Some random thoughts (after an in-person discussion with Erik):
For distributional shift and deception, there is a question of what is treated as fixed and what is varied when asking whether a certain agent has a certain property. E.g., I could keep the agent constant but put it into a new environment, and ask whether it is still aligned. Or I could keep the environment constant but “give the agent more capabilities”. Or I could only change some random number generator’s input or output and observe what changes. The question of what I’m allowed to change to figure out whether the agent could do some unaligned thing in a new condition is really important; e.g., if I can change everything about the agent, the question becomes meaningless.
One can define deception as a type of distributional shift. E.g., define agents as deterministic functions. We model different capabilities via changing the environment (e.g. giving it more options) and treat any potential internal agent state and randomness as additional inputs to the function. In that case, if I can test the function on all possible inputs, there is no way for the agent to be unaligned. And deception is a case where the distributional shift can be extremely small and still lead to very different behavior. An agent that is “continuous” in the inputs cannot be deceptive (but it can still be unaligned after distributional shift in general).
It is a bit unclear to me what exactly the sharp left turn means. It is not a property that an agent can have, like inner misalignment or deceptiveness. One interpretation would be that it is an argument for why AIs will become deceptive (they suddenly realize that being deceptive is optimal for their goals, even if they don’t suddenly get total control over the world). Another interpretation would be that it is an argument why we will get x-risks, even without deception (because the transition from subhuman to superhuman capabilities happens so fast that we aren’t able to correct any inner misalignment before it’s too late).
One takeaway from the second interpretation of the sharp left turn argument could be that you need to have really fine-grained supervision of the AI, even if it is never deceptive, just because it could go from not thinking about taking over the world to taking over the world in just a few gradient descent steps. Or instead of supervising only gradient descent steps, you would also need to supervise intermediate results of some internal computation in a fine-grained way.

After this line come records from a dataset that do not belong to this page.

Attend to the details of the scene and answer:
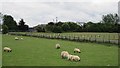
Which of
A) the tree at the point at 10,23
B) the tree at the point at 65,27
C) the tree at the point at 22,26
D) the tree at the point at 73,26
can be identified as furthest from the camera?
the tree at the point at 22,26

It does seem right that one also needs to supervise intermediate results of internal computation. However, it probably makes sense to focus on avoiding deception, as deceptiveness would be the main reason why supervision could go wrong.
Thanks for the comments!
I technically agree with what you’re saying here, but one of the implicit claims I’m trying to make in this post is that this is not a good way to think about deception. Specifically, I expect solutions to deception to look quite different from solutions to (large) distributional shift. Curious if you disagree with that.
Overall I agree that solutions to deception look different from solutions to other kinds of distributional shift. (Also, there are probably different solutions to different kinds of large distributional shift as well. E.g., solutions to capability generalization vs solutions to goal generalization.)
I do think one could claim that some general solutions to distributional shift would also solve deceptiveness. E.g., the consensus algorithm works for any kind of distributional shift, but it should presumably also avoid deceptiveness (in the sense that it would not go ahead and suddenly start maximizing some different goal function, but instead would query the human first). Stuart Armstrong might claim a similar thing about concept extrapolation?
I personally think it is probably best to just try to work on deceptiveness directly instead of solving some more general problem and hoping non-deceptiveness is a side effect. It is probably harder to find a general solution than to solve only deceptiveness. Though maybe this depends on one’s beliefs about what is easy or hard to do with deep learning.